Yeni Şafak20 Ocak 2007Türkiye'yi karıştırıp istikrarsızlığa sürüklemek isteyenlerin ilk tercihi 'siyasî suikastlar' oluyor; her önemli dönüm noktasında çok sayıda aydınımızı 'siyasî suikastlara' kurban verdik. Dün, sıra, Hrant Dink'teymiş…

İstikrarsızlaştırma amaçlı suikast planlayıcıları işlerini iyi biliyorlar. Her türlü istihbarat ve kimlik bilgisinin yüklendiği bir bilgisayara, “Ortamı karıştırmak için en uygun hedef kim olabilir?” diye sorulsa, elde edilecek birkaç isimlik listede Hrant Dink mutlaka yer alırdı. Bir gazeteciydi Hrant, bir azınlık cemaati üyesiydi; ama 'Ermeni ve gazeteci' kimliğinin çok ötesinde bir öneme sahipti. Bir 'Türkiye Cumhuriyeti vatandaşı' olarak, Türkiye'nin demokratikleşmesi, özgürleşmesi, önündeki engellerin kaldırılması için çaba sarf ediyordu. Onu namlularına hedef yapanlar, vücudunu ortadan kaldırmakla kalmadılar yalnızca, katkıda bulunduğu demokratikleşme sürecini zedelemeyi de amaçladılar.

Yaklaşık bir yıl önce Trabzon'da bir rahip öldürüldü; daha sonra Danıştay'a bir baskın düzenlendi ve yargıçların üzerine kurşun boşaltıldı. Hrant Dink'e karşı düzenlenen suikast önceki eylemlerin bir devamına benziyor.

Ateş düştüğü yeri yakar; Hrant Dink'in ölümü, en yakınlarından başlayarak derece derece hepimiz üzerinde yakıcı bir etkiye sahip. Sık sık görüşüp konuşmasam bile, ülkem ve şahsım adına varlığını zenginlik kabul ettiğim bir dostumdu Hrant; bu sebeple de üzüntüm büyük.
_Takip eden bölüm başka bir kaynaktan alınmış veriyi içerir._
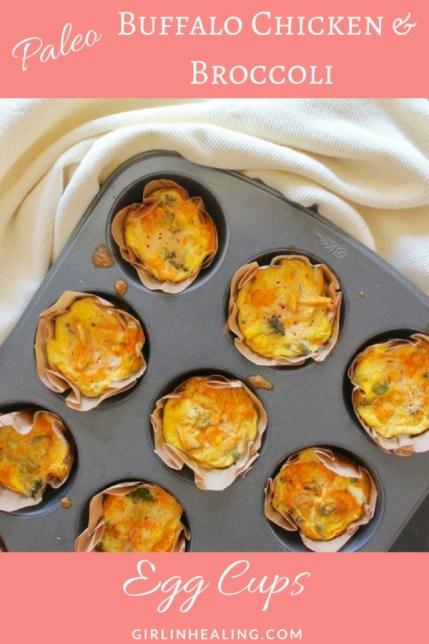 Buffalo Chicken & Broccoli Egg Cups: Gluten Free, Grain Free, Dairy Free, Paleo, Easy Breakfast Recipes, Paleo Recipes, Quick Breakfasts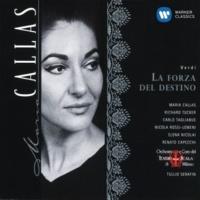Carlo Tagliabue/Orchestra del Teatro alla Scala, Milano/Tullio Serafin La Forza del Destino (1997 Remastered Version), Act III: Morir! Tremenda cosa!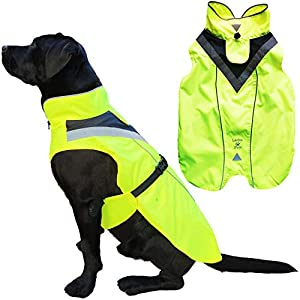 Lautus Pets Waterproof Dog Raincoat – Reflective, Yellow Rain Jacket with Harness Hole for Small, Medium and Large Dogs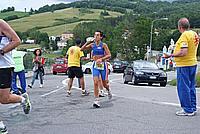 Foto Maratonina Alta Valtaro 2011 Maratona_Val_Taro_2011_266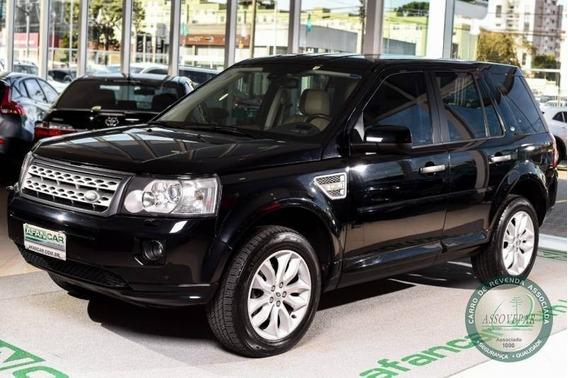 Land Rover Freelander 2 Se 3.2 V6 Aut./2012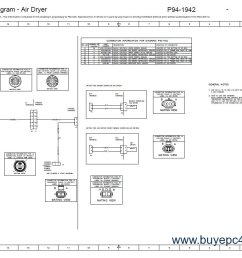kenworth t660 cummins ism isx schematics manual pdf 2012 kenworth t660 wiring diagram kenworth t660 headlight [ 1081 x 820 Pixel ]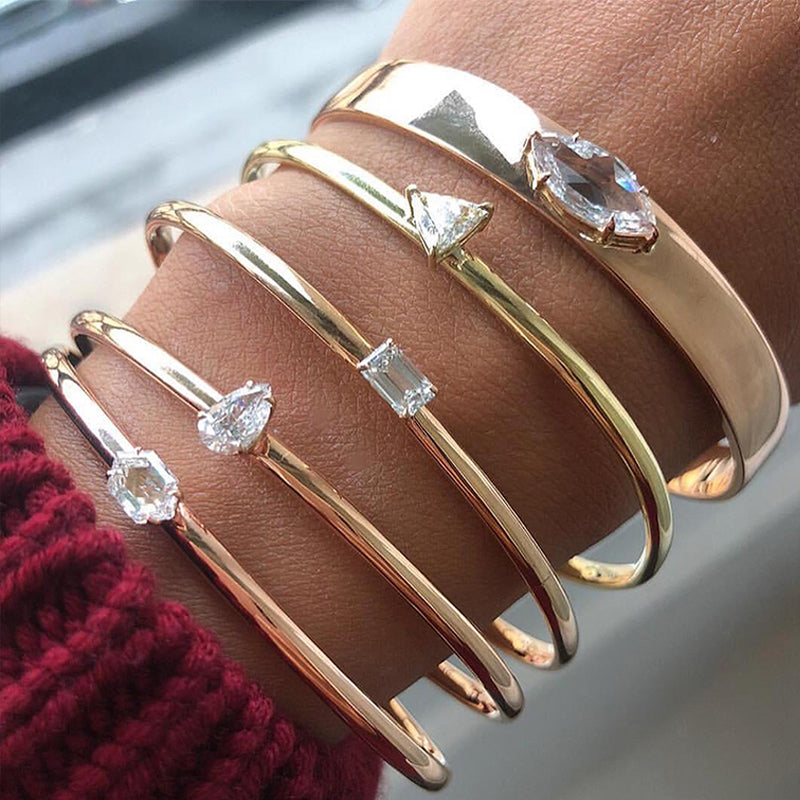 Bohemian Crystal Bangle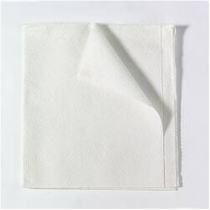 Encore General Purpose Drape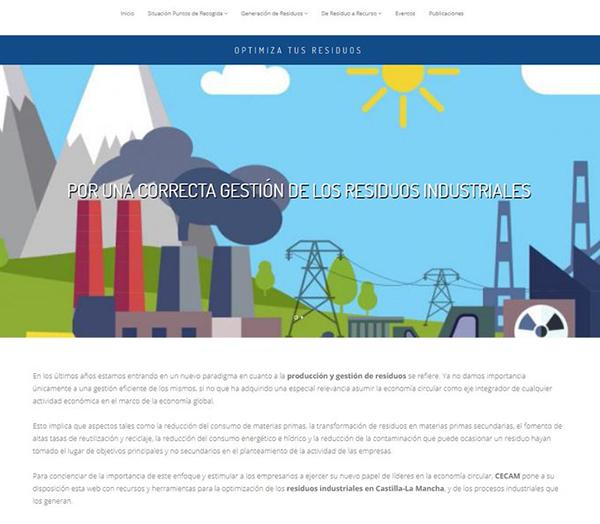 CECAM difunde buenas prácticas en materia de economía circular de las empresas de la región
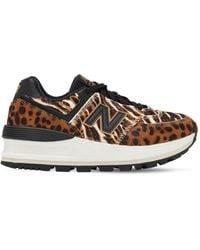 "New Balance Sneakers ""574"" Con Platform - Marrone"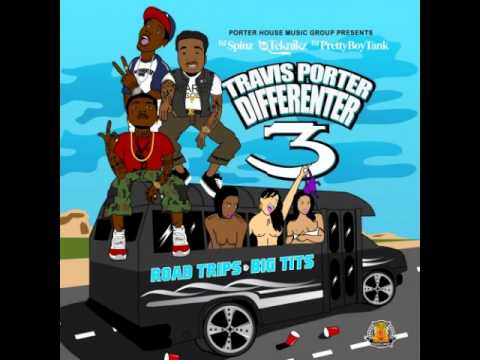 Travis Porter - Freaky Girl (Feat. Jeremih) [Prod. By KB]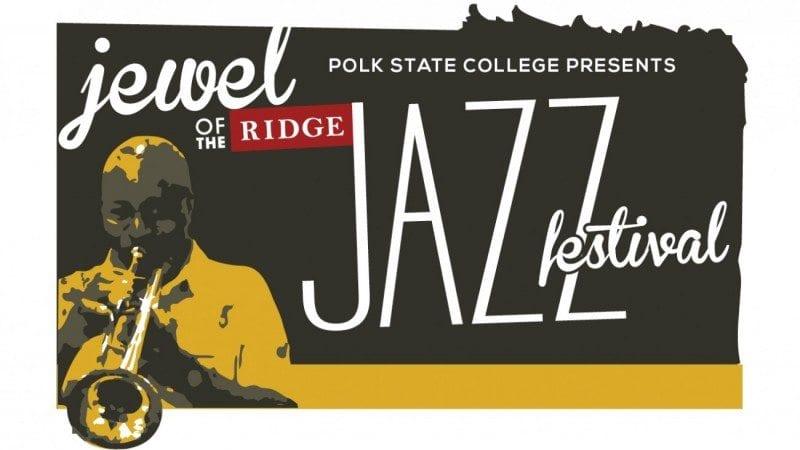 0215.JazzFest.Logo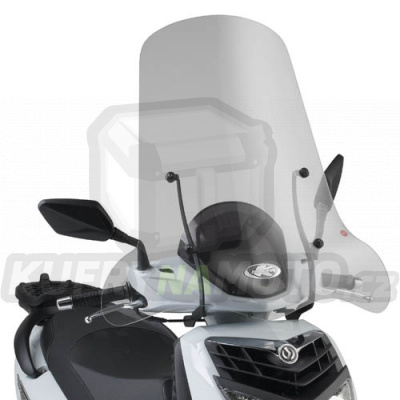 Montážní sada – držák pro plexisklo Kappa SYM HD2 200 2011 – 2016 K2032-A7050A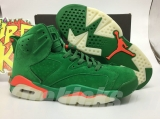Air Jordan 6 Slam Dunk Women Shoes AAA -SY (65)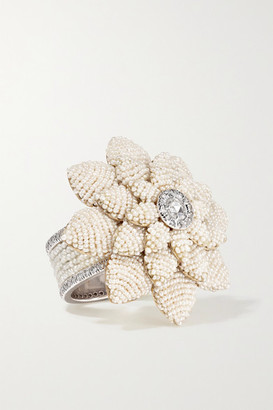 Bina Goenka 18-karat Yellow And White Gold, Pearl And Diamond Ring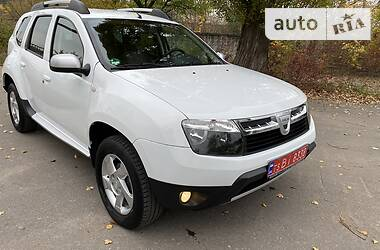 Dacia Duster 2012 в Виннице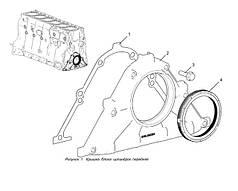 Крышка блока цилиндров передняя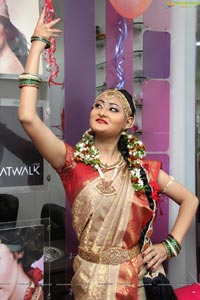 Model Niloufer at Lakme Somajiguda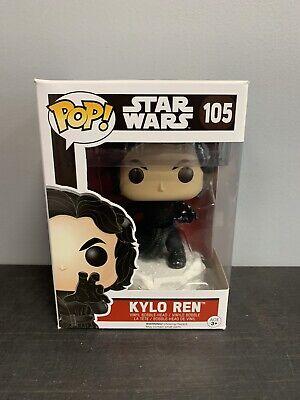 Funko Pop Star Wars The Force Awakens Kylo Ren Unmasked #105 W/ Protector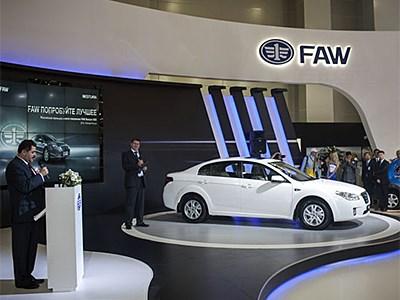 Китайские автомобильные бренды завоевывают российский рынок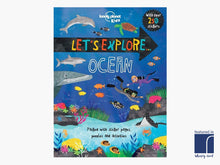 Let's Explore The Ocean Sticker Book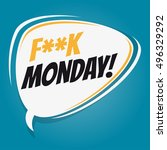 don't like monday retro cartoon ... | Shutterstock .eps vector #496329292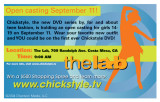ChickStyle postcard for Diversion Media (back)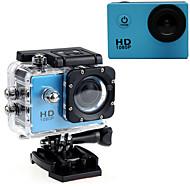 Action Kamera / Sportskamera 16MP 640 x 480 1920 x 1080 1280 x 720 LED Vandtæt USB G-Sensor Vidvinkel Alt i en Justérbar 60fps Nej 2 CMOS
Hrant Dink'in azınlık cemaati mensubu bir gazeteci olarak başına gelenlere bakarak suikastı anlamaya çalışmak pek akıllıca bir yöntem değil. Son yıllarda ismini ön plana çıkartan bir dizi yasal kovuşturmaya ve cezalara muhatap olmuştu Hrant Dink; kendisinden rahatsız olanlar, rahatsızlıklarını eyleme dönüştürenler de herhalde vardı… “Türklüğü aşağılamak” ithamına mâruz bırakılıp yargılanması ile suikastı arasında irtibat kurulabilir; nitekim böyle irtibatlar kuranlar ve suikastın arkasında 'milliyetçi tırmanış' arayanlar var.

Sanki bu suikast bizi böyle bir düşünceye sevk etmek için işlenmişe benziyor. Suikastı işleyen(ler)in taşıdığı kimlik o düşünceyi akla düşürse bile, daha geniş bir pencereden bakarak sebebi aramakta yarar ar.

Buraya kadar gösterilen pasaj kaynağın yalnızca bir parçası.